◆ **Aufgaben zur Übung**:
A. Welche Wörter im Textauszug über Krautreporter enthalten die Buchstabenfolge „Magazin“? Nennen Sie sie in der Reihenfolge, in der sie vorkommen.
B. Wozu bezahlen die Mitglieder laut dem Textauszug über Krautreporter einen Jahresbeitrag?
C. Geben Sie aus dem Textauszug über Krautreporter wortgetreu die Stelle wieder, die mit den Worten beginnt, in denen „Die Krautreporter führen“ steht, und mit „langfristig funktionieren kann.“ schließt.

◆ **Textauszug**:
----

Sebastian Esser ist der Geschäftsführer von Krautreporter, einem Internetnachrichtenmagazin:
"Die Idee von Krautreporter ist, dass wir ein Magazin machen, was nur abhängig ist von seinen Lesern."
Weit über 18.000 Mitglieder bezahlen seit 2014 einen Jahresbeitrag, damit die Redaktion vollständig auf Werbeeinnahmen verzichten kann.
"Es ist nicht nur Idealismus, sondern das ist für mich auch als ein strategisch denkender Journalist, weil ich einfach gemerkt habe, dass da so viel den Bach runtergeht, ich habe bei zwei Magazinen gearbeitet, die eingestellt worden sind, weil es nicht genug Anzeigen gab. Ich glaube einfach, dass auf lange Sicht Werbung und Journalismus im Internet nicht funktioniert. Und deswegen sind wir lieber die Ersten, die es ganz ohne probieren und lernen dadurch viel schneller, als alle anderen, die es irgendwann auf die harte Tour lernen müssen. Und dazu gehört natürlich auch dieser ganze 'Lügenpresse'-Schnickschnack. Es ist das erste Anzeichen dafür, dass da schleichend etwas verloren geht. Dass die Leute einfach das Vertrauen verlieren. Wir müssen es zurückerobern!"
Die Krautreporter führen jetzt unter ihren Mitgliedern eine Umfrage durch. Sie wollen wissen, wer auch im zweiten Jahr bleiben wird. Erst dann bekommen die Macher eine Ahnung davon, ob das Konzept "Unabhängig sein von Werbung" langfristig funktionieren kann.

----

◆ **Material**:
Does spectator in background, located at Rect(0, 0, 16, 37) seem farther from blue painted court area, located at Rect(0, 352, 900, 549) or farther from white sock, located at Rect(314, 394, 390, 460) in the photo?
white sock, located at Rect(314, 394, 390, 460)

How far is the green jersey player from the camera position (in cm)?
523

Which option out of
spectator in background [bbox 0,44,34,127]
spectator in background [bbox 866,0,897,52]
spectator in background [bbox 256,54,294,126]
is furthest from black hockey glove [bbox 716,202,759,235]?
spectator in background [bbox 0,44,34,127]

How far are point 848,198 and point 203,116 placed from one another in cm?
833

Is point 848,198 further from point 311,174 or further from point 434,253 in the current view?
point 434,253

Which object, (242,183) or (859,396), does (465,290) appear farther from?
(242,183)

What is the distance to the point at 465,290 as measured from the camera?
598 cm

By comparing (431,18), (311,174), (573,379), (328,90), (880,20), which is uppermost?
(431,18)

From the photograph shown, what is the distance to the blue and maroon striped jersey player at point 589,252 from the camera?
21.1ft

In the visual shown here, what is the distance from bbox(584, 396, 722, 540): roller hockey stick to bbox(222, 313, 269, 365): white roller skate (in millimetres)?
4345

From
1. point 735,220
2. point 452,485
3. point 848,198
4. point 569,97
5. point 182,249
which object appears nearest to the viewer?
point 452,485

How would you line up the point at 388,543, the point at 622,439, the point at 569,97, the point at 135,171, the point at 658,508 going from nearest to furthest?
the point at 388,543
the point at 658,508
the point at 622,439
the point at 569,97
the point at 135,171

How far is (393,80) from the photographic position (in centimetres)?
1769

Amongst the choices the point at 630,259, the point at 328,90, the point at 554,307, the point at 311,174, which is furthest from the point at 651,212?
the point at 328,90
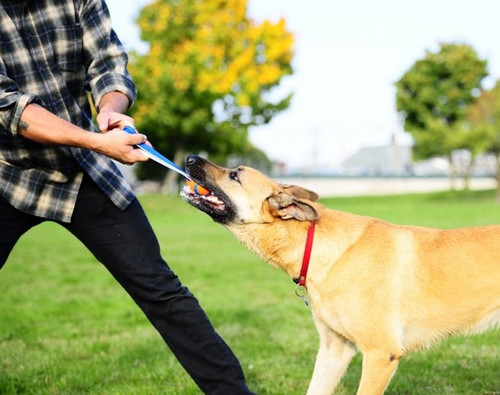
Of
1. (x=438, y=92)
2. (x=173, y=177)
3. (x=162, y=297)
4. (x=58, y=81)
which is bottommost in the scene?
(x=173, y=177)

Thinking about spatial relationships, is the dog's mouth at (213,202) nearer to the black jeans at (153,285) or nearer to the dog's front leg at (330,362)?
the black jeans at (153,285)

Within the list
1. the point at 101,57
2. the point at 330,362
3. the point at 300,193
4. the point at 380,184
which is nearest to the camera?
the point at 101,57

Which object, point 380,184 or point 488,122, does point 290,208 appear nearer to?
A: point 488,122

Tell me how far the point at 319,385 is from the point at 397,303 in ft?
2.68

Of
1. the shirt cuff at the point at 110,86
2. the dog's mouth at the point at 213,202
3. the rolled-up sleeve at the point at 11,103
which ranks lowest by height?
the dog's mouth at the point at 213,202

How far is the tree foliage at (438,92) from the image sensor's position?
45.8 metres

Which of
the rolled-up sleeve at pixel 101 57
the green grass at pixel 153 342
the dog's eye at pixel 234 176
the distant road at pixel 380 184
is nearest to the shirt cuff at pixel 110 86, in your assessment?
the rolled-up sleeve at pixel 101 57

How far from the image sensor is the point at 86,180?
4.24 m

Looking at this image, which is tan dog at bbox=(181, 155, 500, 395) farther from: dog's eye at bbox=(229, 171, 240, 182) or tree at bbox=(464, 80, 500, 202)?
tree at bbox=(464, 80, 500, 202)

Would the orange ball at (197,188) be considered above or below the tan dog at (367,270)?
above

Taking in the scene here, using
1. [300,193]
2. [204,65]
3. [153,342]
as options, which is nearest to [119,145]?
[300,193]

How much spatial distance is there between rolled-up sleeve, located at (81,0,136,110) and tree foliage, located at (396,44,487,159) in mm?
42671

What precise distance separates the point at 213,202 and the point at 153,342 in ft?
9.24

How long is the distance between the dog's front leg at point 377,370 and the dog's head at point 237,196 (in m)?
1.00
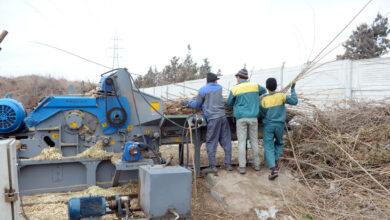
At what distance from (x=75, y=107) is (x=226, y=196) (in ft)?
9.79

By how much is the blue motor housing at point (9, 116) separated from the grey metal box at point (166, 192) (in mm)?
3083

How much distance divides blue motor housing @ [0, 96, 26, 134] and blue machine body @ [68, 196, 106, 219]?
2.78m

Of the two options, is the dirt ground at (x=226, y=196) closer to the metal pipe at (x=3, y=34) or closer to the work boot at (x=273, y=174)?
the work boot at (x=273, y=174)

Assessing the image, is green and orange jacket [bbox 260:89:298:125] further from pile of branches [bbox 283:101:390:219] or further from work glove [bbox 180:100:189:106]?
work glove [bbox 180:100:189:106]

----

◆ **Lösungen**:
A. Internetnachrichtenmagazin, Magazin, Magazinen

B. Damit die Redaktion vollständig auf Werbeeinnahmen verzichten kann.

C.
Die Krautreporter führen jetzt unter ihren Mitgliedern eine Umfrage durch. Sie wollen wissen, wer auch im zweiten Jahr bleiben wird. Erst dann bekommen die Macher eine Ahnung davon, ob das Konzept "Unabhängig sein von Werbung" langfristig funktionieren kann.